* _Problem to solve_: Starting at the first line of the records below, reproduce every line up to and including the line with "433, 775, 565].", but leave out all pictures.

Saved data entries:
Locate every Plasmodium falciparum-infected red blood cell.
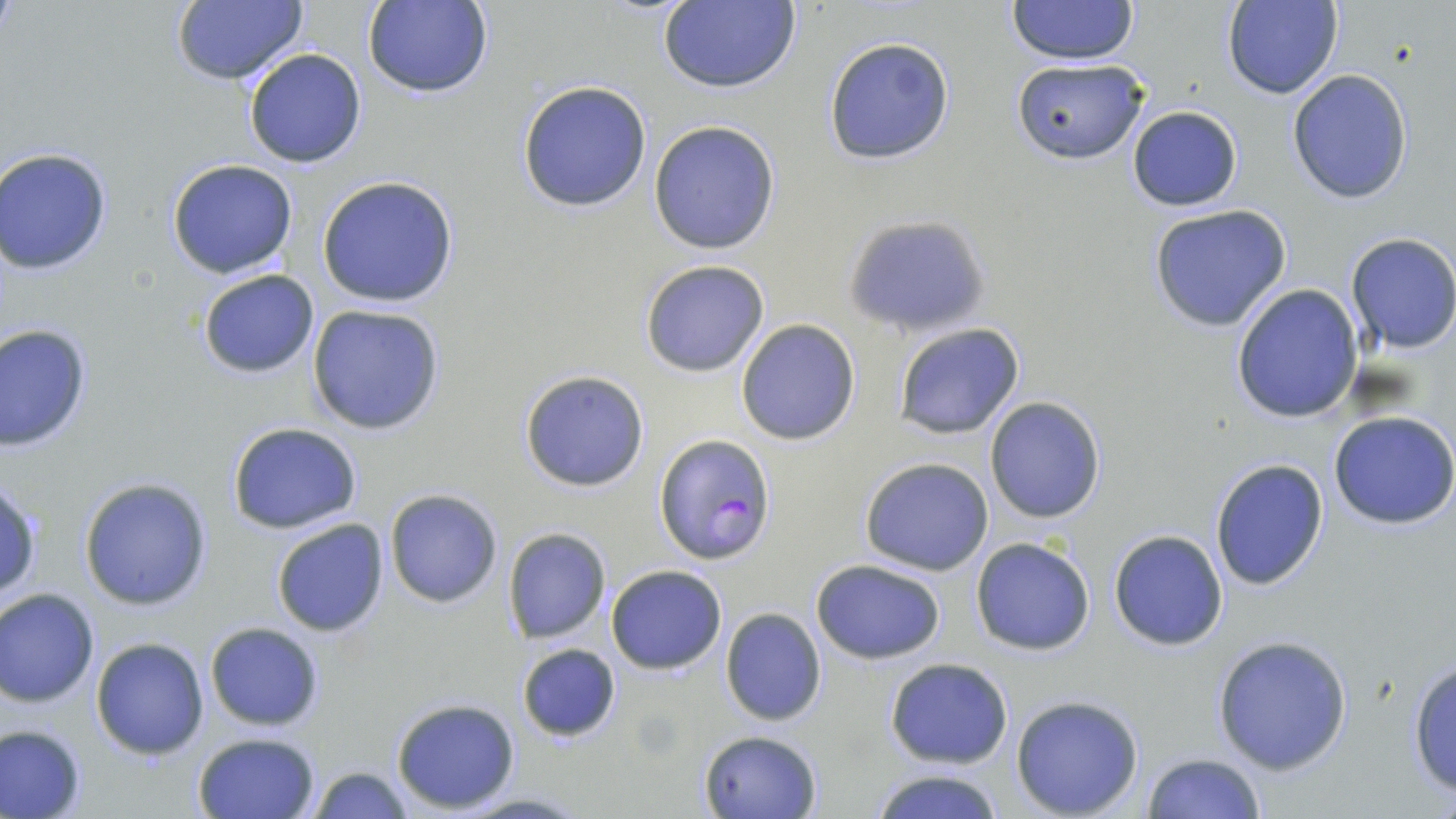

Approximate bounding boxes as [x1, y1, x2, y2] in pixels.
Plasmodium falciparum-infected red blood cells: [654, 433, 775, 565].

Uninfected red blood cell locations: [361, 0, 494, 99], [1006, 0, 1139, 65], [1223, 0, 1344, 100], [169, 1, 309, 86], [656, 1, 802, 94], [823, 36, 955, 165], [244, 48, 366, 168], [1009, 58, 1149, 164], [1285, 68, 1415, 205], [517, 81, 654, 213], [1126, 104, 1242, 211], [648, 120, 781, 254], [0, 147, 113, 276], [166, 160, 297, 280], [317, 175, 458, 308], [1147, 203, 1293, 332], [843, 212, 989, 340], [1345, 233, 1456, 355], [639, 259, 770, 377], [197, 268, 320, 378], [1230, 284, 1363, 424], [306, 303, 446, 434], [734, 318, 862, 446], [1, 323, 92, 451], [893, 323, 1027, 440], [518, 370, 650, 492], [984, 398, 1107, 522], [1329, 411, 1456, 528], [226, 421, 362, 534], [857, 456, 995, 575], [1209, 458, 1329, 592], [79, 478, 213, 610], [1, 479, 42, 603], [384, 489, 504, 608], [271, 519, 391, 638], [504, 527, 611, 643], [1108, 529, 1228, 651], [970, 536, 1097, 656], [810, 557, 946, 665], [606, 564, 727, 673], [0, 588, 101, 708], [719, 607, 828, 727], [203, 621, 325, 733], [1210, 635, 1355, 774], [91, 637, 211, 758], [515, 642, 621, 743], [884, 657, 1014, 769], [1405, 657, 1456, 800], [1010, 694, 1145, 818], [391, 697, 521, 813], [0, 723, 87, 818], [699, 730, 821, 818], [192, 731, 321, 819], [1140, 752, 1268, 819], [305, 764, 416, 819], [866, 767, 1009, 819]. Slide-level diagnosis: Plasmodium falciparum. May-Grünwald-Giemsa-stained preparation. Image is 1456×819 pixels. Captured at 1000x magnification. Single field of view. Optical microscopy. Thin blood smear.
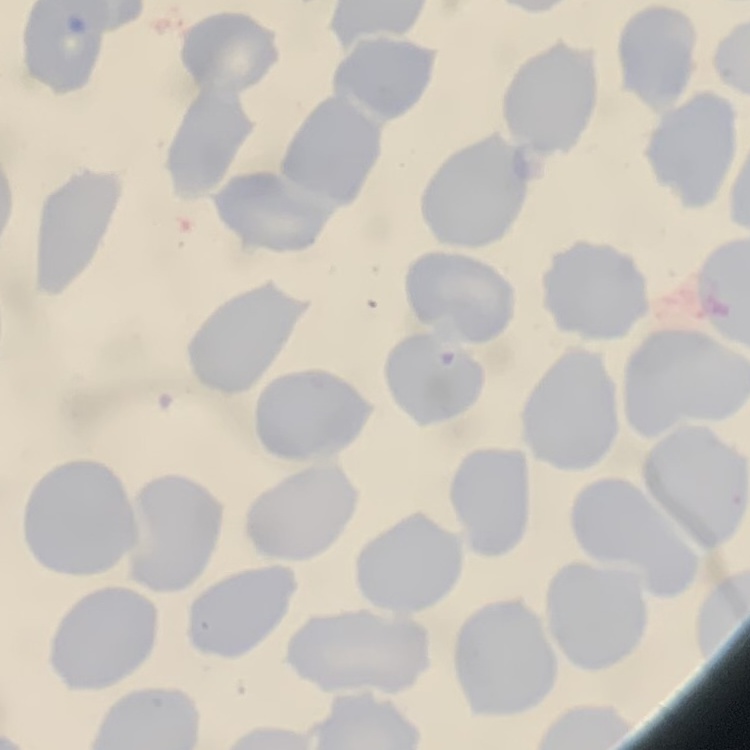 The red blood cells exhibit no rouleaux formation. One tile cut from a larger photomicrograph. Thin peripheral smear. Stained with either Field's or Giemsa.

* _Exercise response_:
Locate every Plasmodium falciparum-infected red blood cell.

Approximate bounding boxes as [x1, y1, x2, y2] in pixels.
Plasmodium falciparum-infected red blood cells: [654, 433, 775, 565].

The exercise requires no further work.